Adenosine transport was characterized in human umbilical
artery smooth muscle cells isolated from non-diabetic and
diabetic pregnant subjects. Transport of adenosine was
mediated by a Na+-independent transport system inhibited
by nanomolar concentrations of nitrobenzylthioinosine
(NBMPR) in both cell types. Diabetes increased adenosine
transport, an effect that was associated with a higher maximal velocity
(Vmax) for NBMPR-sensitive (es) saturable nucleoside transport (18 ± 2 vs.
61 ± 3 pmol (µg protein)-1 min-1, P < 0.05) and the maximal number of
binding sites (Bmax) for specific [3H]NBMPR binding (74 ± 4 vs. 156 ± 10
pmol (µg protein)-1, P < 0.05), with no significant changes in the
Michaelis-Menten (Km) and dissociation (Kd) constants, respectively.
Adenosine transport was unaltered by inhibition of nitric oxide (NO)

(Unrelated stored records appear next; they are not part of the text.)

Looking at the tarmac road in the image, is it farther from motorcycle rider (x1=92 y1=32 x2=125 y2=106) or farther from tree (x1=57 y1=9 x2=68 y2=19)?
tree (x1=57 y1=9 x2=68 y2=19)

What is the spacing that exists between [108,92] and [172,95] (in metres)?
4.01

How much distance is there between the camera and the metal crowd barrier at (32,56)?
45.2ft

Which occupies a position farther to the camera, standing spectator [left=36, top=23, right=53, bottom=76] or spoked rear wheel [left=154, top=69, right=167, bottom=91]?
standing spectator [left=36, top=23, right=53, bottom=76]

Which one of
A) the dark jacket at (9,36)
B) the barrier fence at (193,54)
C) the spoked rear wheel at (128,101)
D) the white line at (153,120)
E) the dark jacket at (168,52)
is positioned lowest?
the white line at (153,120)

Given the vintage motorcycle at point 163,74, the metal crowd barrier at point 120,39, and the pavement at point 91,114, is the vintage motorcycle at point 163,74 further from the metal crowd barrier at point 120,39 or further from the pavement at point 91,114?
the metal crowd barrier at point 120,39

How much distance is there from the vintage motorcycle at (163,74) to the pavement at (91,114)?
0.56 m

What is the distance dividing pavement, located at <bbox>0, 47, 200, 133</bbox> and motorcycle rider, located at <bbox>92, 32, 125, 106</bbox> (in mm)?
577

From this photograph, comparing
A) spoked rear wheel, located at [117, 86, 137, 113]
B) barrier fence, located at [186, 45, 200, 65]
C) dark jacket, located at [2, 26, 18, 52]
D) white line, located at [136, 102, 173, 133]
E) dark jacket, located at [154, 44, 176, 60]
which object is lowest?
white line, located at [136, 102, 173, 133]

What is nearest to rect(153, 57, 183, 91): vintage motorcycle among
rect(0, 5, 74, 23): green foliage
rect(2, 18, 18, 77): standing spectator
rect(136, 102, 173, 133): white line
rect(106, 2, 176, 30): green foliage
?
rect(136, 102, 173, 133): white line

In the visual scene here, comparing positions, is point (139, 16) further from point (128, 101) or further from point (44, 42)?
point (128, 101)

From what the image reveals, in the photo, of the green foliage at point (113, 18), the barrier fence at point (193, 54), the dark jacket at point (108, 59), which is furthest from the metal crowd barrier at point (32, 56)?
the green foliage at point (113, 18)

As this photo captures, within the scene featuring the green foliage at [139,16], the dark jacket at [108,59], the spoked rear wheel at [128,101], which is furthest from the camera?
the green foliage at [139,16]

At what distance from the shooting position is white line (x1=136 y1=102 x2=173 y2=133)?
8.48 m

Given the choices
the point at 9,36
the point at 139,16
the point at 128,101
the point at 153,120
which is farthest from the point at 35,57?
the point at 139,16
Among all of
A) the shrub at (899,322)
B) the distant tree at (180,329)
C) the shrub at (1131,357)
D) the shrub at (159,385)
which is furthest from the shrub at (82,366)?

synthase (with 100 µM NG-nitro-L-arginine methyl ester, L-NAME) or
protein synthesis (with 1 µM cycloheximide), but was increased by
inhibition of adenylyl cyclase activity (with 100 µM, SQ-22536) in
non-diabetic cells. Diabetes-induced adenosine transport was blocked by
L-NAME and associated with an increase in L-[3H]citrulline formation
from L-[3H]arginine and intracellular cGMP, but with a decrease in
intracellular cAMP compared with non-diabetic cells. Expression of
inducible NO synthase (iNOS) was unaltered by diabetes. Dibutyryl cGMP
(dbcGMP) increased, but dibutyryl cAMP (dbcAMP) decreased, adenosine
transport in non-diabetic cells. dbcGMP or the NO donor
S-nitrosoacetylpenicillamine (SNAP, 100 µM) did not alter the
diabetes-elevated adenosine transport. However, activation of adenylyl
cyclase with forskolin (1 µM), directly or after incubation of cells with
dbcAMP, inhibited adenosine transport in both cell types. Our findings
provide the first evidence that adenosine transport in human umbilical
artery smooth muscle cells is mediated by the NBMPR-sensitive transport
system es, and that its activity is upregulated by gestational diabetes.